Food

Spent the whole day listening to lectures I had accumulated. I didn’t go to class today or yesterday, so I had all of that piling up. I feel like a zombie now. The zombiefication of Borderline Med.

I’ve been feeling strangely stable these last few days. Not happy, not normal, but stable. I’m stressed out with my coming test and, as usual, having trouble with hypersomnia, but otherwise my mood is pretty stable. However, I thought I’d post a little about an issue I’ve been facing lately…

(If you’re easily triggered, please don’t read the rest of this post.)

Weight. Dare I say the word? I’ve been having trouble with my weight, but not in the normal way people without mental illness have trouble with weight.

I’ve always been under a certain number of pounds, let’s say X pounds, and I do everything possible to keep it that way. What is stressing me out right now is the fact that I reached X pounds for the first time in my life. My irrational brain cannot, under any circumstances, cope with this. The reason it stresses me is because since my childhood, the following thought was cemented in my head: “If you get to X pounds, you’ll lose what makes you unique.”

Why do I have this irrational way of thinking? When I was little I remember feeling left out in my family, like a reject. I always felt ugly and useless. This got progressively worse as my sister, MM, started losing weight. The reason was that as she got thinner, people would comment on this and say how pretty she was turning out to be. However, I never got any of these compliments, so I always felt jealous of MM. Slowly, weight became an obsession. Thankfully, I never developed an eating disorder. Still, my obsession with weight became a thought that I hid deep inside me.

Because I was naturally thin, as opposed to MM, I felt that made me unique. It became the only thing I could hold onto that made me feel good about myself when all I was receiving from people were comments along the line of “you’re ugly as hell”. Nowadays, whenever I see someone thinner than me I feel threatened. It becomes a chaos in my mind and I start to panic, thinking: “Now I’m no longer unique.”

I recognize just how twisted and disordered those thoughts are, which is why I mentioned this to M on our last therapy session this week. She proceeded to calculate my BMI, which, although still in the range of underweight, triggered me to bits. My rational, medical mind is telling me: “You’re perfectly fine. Putting on a little weight is OK.” My irrational, BPD-lack-of-self-image-mind is telling me: “What the hell is wrong with you, you fattie? Now you’re really gonna be a nobody.”

M told me to think exactly why I hold onto my low weight as though my life depended on it. I think it all boils down to my irrational brain thinking weight is one of the only positive things that characterizes me. I know it sounds superficial, but it’s irrational thinking.

Deep down, my wish is that someday I’ll be able to recognize the positives in me, independent of what my weight is. In the meantime, I’m in therapy, sorting my life out.

■ **DATA RECORDS**
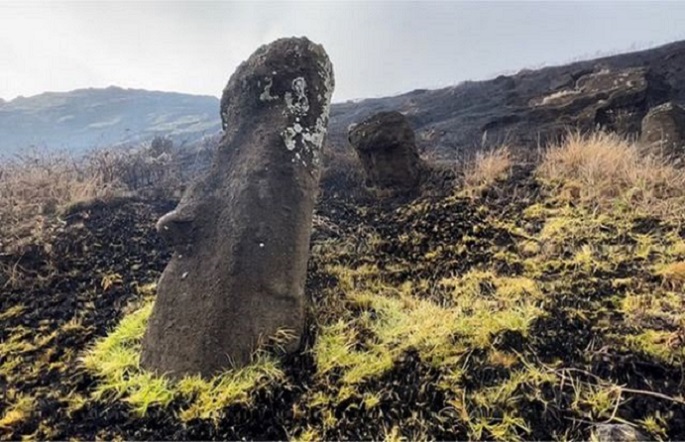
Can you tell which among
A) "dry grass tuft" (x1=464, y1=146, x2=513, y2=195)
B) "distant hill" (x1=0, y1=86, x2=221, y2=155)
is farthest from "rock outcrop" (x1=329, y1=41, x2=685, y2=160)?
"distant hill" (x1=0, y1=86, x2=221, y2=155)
==
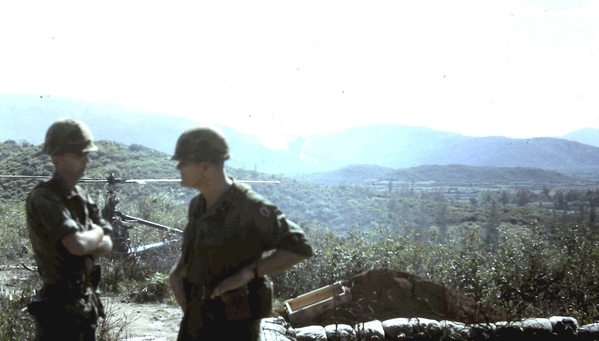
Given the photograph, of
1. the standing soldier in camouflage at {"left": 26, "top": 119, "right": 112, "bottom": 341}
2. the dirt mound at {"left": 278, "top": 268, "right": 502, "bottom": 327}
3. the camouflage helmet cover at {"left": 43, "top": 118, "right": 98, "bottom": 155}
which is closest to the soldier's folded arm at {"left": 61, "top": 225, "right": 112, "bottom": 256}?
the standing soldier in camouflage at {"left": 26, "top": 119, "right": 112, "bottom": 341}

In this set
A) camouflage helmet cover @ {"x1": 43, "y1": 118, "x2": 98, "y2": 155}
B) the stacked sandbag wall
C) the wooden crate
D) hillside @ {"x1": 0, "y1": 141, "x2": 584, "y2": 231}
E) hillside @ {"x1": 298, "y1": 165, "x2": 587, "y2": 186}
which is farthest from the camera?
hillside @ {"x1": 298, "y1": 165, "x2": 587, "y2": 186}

■ **STUDY QUESTIONS**
1. Answer these from the post on weight:
(a) How did the writer spend the whole day?
(b) Who calculated the writer's BMI?
(c) In what range was that BMI still?
2. Render this sentence from the post on weight in Spanish: "Deep down, my wish is that someday I’ll be able to recognize the positives in me, independent of what my weight is."
3. Repeat the part of the post on weight starting at "M told me to" and ending at "it’s irrational thinking.".

■ **ANSWERS FOR THE TASKS**
1.
(a) Listening to lectures that had piled up.
(b) M, during the last therapy session that week.
(c) The underweight range.

2. En el fondo, mi deseo es que algún día pueda reconocer lo positivo que hay en mí, independientemente de cuál sea mi peso.

3.
M told me to think exactly why I hold onto my low weight as though my life depended on it. I think it all boils down to my irrational brain thinking weight is one of the only positive things that characterizes me. I know it sounds superficial, but it’s irrational thinking.